# Exercise prompt
Determine how many lines in the following listing include "twic". Respond with that number only.

# Input data
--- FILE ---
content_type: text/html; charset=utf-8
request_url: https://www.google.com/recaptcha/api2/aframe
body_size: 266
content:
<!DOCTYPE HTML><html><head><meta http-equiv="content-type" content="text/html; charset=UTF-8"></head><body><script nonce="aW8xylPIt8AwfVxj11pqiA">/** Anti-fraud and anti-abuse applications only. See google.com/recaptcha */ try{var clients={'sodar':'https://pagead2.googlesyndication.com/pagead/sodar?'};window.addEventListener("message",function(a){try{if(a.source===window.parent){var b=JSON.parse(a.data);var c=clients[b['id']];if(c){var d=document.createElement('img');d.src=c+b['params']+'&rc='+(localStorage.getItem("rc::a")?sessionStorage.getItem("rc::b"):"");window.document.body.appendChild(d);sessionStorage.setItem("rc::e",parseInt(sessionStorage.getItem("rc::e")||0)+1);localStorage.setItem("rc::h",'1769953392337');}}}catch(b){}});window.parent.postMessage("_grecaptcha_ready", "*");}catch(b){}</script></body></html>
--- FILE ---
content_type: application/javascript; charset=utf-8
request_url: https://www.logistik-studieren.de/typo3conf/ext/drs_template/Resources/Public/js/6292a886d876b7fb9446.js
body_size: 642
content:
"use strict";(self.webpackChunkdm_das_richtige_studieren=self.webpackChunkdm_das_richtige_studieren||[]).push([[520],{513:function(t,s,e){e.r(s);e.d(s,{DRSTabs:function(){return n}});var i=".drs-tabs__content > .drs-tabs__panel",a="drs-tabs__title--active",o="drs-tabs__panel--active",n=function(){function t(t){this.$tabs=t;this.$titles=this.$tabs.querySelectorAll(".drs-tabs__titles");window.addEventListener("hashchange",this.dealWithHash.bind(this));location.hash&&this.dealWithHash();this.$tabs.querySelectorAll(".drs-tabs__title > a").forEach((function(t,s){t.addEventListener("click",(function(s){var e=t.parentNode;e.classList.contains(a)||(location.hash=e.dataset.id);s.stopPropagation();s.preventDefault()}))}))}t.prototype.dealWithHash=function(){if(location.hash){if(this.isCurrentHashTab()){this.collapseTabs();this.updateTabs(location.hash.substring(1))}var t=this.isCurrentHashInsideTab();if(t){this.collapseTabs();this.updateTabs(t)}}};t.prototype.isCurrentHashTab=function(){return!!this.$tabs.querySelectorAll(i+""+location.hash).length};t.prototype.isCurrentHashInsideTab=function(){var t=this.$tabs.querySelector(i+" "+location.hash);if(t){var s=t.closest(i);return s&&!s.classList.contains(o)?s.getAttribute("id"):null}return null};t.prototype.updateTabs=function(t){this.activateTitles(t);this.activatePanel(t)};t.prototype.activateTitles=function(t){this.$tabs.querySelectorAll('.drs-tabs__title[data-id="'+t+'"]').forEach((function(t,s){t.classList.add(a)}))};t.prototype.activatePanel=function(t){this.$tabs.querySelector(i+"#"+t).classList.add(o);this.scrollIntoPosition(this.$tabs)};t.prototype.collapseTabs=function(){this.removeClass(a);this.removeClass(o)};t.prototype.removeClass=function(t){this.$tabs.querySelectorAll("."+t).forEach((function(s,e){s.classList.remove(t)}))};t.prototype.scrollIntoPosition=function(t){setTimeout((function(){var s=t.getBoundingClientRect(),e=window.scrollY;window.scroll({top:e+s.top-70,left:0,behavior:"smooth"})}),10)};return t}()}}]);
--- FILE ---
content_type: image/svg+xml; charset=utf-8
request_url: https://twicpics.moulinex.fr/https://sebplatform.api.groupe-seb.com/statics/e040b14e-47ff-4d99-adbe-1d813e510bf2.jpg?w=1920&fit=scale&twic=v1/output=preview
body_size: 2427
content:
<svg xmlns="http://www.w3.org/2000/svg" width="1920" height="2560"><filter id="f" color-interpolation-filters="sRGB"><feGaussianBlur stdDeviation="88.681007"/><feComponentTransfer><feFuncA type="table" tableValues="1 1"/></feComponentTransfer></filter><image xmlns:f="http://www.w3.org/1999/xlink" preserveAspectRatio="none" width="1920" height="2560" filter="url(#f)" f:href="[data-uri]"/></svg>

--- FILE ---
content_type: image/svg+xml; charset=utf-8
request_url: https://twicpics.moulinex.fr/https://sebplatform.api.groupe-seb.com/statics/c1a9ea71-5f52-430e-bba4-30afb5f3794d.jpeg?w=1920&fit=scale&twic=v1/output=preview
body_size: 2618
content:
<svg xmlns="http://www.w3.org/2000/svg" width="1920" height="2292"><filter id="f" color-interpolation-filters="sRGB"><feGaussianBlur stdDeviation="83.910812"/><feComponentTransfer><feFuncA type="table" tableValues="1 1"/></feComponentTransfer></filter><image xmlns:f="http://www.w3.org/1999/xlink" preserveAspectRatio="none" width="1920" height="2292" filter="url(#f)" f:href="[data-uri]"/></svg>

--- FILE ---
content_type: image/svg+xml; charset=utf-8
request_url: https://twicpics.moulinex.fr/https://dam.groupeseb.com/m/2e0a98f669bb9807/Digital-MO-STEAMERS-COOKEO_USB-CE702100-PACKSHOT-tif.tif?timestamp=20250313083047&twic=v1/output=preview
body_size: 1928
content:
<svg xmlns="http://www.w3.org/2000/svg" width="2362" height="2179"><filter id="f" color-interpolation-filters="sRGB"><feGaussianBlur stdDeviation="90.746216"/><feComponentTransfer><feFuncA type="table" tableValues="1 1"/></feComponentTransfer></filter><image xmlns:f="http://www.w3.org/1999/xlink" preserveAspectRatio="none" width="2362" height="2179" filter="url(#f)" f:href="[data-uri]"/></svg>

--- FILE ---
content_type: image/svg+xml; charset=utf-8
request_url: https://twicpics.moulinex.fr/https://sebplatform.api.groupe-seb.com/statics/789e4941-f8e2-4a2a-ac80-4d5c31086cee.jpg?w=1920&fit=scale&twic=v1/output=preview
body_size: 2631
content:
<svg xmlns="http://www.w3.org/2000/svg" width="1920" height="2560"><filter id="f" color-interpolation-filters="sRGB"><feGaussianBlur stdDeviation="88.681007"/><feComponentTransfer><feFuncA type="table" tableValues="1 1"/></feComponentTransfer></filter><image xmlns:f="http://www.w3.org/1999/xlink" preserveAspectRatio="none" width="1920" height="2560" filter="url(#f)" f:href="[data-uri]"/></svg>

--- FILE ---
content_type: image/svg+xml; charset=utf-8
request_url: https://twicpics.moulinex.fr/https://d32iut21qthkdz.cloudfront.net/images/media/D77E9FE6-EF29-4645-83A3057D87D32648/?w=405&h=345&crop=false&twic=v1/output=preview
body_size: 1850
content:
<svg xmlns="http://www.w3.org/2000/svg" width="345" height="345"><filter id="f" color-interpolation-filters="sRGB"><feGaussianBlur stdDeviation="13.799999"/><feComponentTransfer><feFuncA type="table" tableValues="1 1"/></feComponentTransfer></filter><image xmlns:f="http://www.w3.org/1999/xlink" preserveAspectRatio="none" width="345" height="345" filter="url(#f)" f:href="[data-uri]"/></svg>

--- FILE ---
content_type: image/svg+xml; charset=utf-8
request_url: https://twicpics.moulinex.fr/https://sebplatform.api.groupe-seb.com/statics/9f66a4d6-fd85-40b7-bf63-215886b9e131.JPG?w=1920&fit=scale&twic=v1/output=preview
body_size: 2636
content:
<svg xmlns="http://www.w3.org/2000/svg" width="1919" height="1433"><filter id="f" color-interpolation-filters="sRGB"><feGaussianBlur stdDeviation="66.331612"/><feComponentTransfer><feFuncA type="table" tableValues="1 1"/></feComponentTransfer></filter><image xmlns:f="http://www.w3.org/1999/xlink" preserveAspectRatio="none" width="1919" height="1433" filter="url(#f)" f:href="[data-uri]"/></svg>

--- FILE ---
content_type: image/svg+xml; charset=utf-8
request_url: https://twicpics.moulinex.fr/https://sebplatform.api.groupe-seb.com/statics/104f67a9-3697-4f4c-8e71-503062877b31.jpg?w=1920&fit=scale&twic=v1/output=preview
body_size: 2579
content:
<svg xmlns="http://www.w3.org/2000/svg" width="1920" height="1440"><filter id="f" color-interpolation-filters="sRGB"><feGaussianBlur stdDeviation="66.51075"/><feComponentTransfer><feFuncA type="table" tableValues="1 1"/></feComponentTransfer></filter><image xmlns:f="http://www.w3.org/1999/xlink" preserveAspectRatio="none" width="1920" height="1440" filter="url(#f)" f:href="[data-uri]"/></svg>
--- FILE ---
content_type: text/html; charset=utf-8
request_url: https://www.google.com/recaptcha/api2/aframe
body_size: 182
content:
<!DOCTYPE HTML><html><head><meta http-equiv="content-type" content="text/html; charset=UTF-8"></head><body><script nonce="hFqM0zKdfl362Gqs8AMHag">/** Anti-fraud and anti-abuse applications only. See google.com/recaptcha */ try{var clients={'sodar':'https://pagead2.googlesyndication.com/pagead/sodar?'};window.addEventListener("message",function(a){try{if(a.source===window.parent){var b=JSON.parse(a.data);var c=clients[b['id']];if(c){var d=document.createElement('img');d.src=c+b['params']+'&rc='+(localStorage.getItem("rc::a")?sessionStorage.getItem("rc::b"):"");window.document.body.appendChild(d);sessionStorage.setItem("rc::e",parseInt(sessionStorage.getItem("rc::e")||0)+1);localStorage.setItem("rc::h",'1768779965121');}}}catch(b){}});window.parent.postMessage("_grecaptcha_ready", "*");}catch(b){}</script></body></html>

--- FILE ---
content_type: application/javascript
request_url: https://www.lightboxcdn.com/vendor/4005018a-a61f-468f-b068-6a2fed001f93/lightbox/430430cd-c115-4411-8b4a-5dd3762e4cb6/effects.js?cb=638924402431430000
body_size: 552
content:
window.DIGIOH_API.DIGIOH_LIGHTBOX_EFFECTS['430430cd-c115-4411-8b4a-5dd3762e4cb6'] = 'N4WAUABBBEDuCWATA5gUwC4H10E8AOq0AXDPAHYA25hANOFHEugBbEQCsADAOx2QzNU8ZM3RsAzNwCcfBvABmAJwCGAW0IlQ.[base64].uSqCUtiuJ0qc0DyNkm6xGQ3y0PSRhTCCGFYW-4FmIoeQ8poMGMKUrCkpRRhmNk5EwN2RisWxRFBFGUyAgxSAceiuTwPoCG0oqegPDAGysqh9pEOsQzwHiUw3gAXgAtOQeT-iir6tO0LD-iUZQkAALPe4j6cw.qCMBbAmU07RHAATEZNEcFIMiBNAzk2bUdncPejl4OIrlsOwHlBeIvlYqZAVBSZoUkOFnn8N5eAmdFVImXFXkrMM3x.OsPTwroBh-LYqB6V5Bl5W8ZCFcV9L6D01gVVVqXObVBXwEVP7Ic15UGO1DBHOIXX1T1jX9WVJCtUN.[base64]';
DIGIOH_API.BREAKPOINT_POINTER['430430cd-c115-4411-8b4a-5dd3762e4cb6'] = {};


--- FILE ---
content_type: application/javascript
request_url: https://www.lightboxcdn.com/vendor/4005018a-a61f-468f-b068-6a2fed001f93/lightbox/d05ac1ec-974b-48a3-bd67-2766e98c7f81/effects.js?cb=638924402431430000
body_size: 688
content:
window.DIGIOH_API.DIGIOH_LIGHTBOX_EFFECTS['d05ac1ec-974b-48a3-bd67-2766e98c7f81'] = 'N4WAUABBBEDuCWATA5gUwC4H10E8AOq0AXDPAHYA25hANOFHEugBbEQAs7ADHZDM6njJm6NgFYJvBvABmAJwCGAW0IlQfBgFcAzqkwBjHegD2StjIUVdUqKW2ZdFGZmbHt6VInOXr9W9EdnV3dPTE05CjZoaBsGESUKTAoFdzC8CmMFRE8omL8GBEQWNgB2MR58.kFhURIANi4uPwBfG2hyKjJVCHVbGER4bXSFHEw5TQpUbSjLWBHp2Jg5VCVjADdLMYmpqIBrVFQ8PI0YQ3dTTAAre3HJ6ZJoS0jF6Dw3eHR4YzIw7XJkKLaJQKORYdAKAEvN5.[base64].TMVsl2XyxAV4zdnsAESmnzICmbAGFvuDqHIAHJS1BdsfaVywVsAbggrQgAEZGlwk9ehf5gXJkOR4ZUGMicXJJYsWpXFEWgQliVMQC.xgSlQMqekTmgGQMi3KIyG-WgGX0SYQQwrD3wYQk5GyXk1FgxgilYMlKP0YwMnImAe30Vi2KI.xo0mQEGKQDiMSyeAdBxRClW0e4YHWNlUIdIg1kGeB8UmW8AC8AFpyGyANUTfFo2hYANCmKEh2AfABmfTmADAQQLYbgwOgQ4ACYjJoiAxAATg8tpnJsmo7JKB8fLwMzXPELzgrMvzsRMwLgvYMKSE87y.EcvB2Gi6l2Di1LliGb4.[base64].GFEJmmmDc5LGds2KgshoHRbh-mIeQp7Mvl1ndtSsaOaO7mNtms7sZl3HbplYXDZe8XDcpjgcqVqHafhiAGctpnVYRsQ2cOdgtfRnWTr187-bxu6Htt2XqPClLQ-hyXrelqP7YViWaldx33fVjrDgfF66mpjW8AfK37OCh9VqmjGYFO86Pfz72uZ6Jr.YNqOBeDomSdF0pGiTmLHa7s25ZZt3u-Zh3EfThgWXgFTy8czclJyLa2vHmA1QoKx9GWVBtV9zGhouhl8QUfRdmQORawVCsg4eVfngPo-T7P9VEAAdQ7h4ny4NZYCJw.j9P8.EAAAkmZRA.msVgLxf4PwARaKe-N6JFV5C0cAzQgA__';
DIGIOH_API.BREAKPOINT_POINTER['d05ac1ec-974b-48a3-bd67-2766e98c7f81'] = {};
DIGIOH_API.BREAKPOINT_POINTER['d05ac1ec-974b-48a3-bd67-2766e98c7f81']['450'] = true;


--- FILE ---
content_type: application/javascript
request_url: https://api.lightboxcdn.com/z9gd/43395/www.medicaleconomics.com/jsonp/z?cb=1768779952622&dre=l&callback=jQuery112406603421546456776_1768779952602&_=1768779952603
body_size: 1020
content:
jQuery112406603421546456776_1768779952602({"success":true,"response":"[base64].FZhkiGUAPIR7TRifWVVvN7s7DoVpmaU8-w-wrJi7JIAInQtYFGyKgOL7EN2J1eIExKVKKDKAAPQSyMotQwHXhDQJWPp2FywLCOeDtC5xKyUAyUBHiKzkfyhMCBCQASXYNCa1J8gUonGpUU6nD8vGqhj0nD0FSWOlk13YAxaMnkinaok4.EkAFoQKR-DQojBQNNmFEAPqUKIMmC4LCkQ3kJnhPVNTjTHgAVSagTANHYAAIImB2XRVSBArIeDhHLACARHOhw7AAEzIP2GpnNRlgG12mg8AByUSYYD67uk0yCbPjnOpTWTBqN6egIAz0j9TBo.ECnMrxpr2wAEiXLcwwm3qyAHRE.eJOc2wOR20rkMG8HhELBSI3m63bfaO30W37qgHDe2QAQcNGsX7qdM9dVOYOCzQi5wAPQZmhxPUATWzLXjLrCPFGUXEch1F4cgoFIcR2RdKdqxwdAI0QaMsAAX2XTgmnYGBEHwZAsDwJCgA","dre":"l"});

# Output of the exercise
7